Mahal spielte in verschiedenen Bands und arbeitete mit einem Gitarristen, Jesse Lee Kincaid, der Cooder kannte. 1965 reisten die beiden nach Los Angeles, „um Ry Cooder zu treffen – und in der Hoffnung, mit ihm eine Gruppe zu bilden“. Sie verstanden sich gut, sagt Cooder. „Er und ich schienen genau die gleichen Dinge zu mögen und das gleiche Interesse an der alten Musik zu haben.“ Sie gründeten die Rising Sons, eine Gitarren-, Bass- und Schlagzeugband, die Songs wie Blind Willie McTells Statesboro Blues oder Jimmy Reeds Baby What You Want Me To Do überarbeiteten. Mahal erinnert sich: „Wir wurden von der Gitarrenfirma Martin gebucht, um auf einer Jugendmesse zu spielen und E-Gitarren vorzuführen. Ry spielte Bottleneck und ich spielte Mundharmonika und zweite Gitarre. Wir sahen es als großartige Musik.“ Sie spielten im Ash Grove, erlangten eine lokale Fangemeinde und wurden von Colombia Records unter Vertrag genommen. Warum wurde das Album dann nicht veröffentlicht? „Die muss man überzeugen [record label] Menschen, und es ist, als würde man einen steinernen Obelisken zum Sprechen überreden!“ sagt Mahal. Cooder erinnert sich: „Die Byrds kamen mit Mr. Tambourine Man heraus, und plötzlich tauchten alle in ihren Spandex-Hosen und kleinen Sonnenbrillen auf, wie sie Jim McGuinn trug.“ Singer-Songwriter waren in Mode und „ich und Taj mochten die alten Songs. Aber ich blicke nicht zurück. Die Vergangenheit ist immateriell“.

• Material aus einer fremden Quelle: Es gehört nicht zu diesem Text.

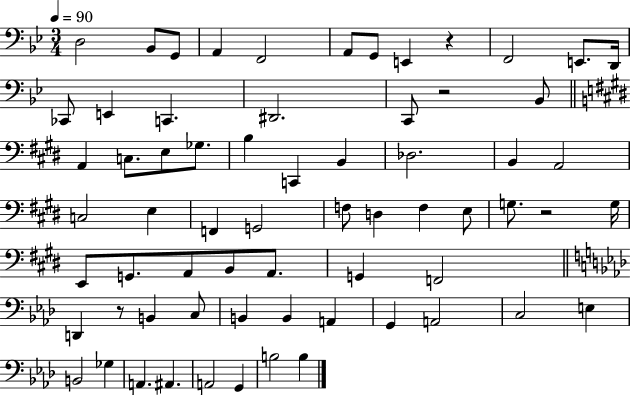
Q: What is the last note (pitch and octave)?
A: B3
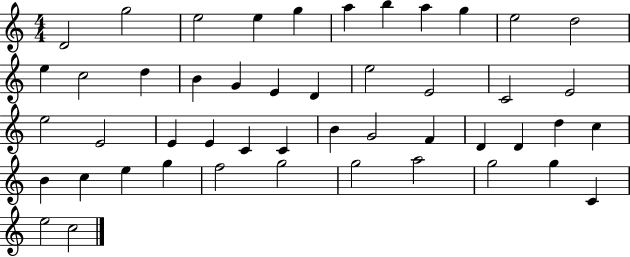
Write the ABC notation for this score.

Vor ihrem neuen Album hatten sie seit den Rising Sons nur einmal zusammen gespielt – bei einer Show 2014 in Nashville, als Mahal einen Americana Music Award gewann – und sie genießen ihr Wiedersehen sichtlich. Auf die Frage, ob Cooder sich verändert habe, sagt Mahal: „Alles an ihm, als ich 1965 zum ersten Mal nach Kalifornien kam, wurde durch die Zeit und seine Leistung nur verstärkt. Solche Leute gibt es einfach nicht. Es ist, als würde man über den Dalai Lama sprechen.“ Cooder ist bodenständiger. „Ich und Taj sind jetzt alte Hasen. Wir sind nur alte Katzen, die eine gute Zeit zusammen haben wollen.“

Get On Board: The Songs of Sonny Terry & Brownie McGhee von Taj Mahal und Ry Cooder ist jetzt auf Nonesuch erhältlich.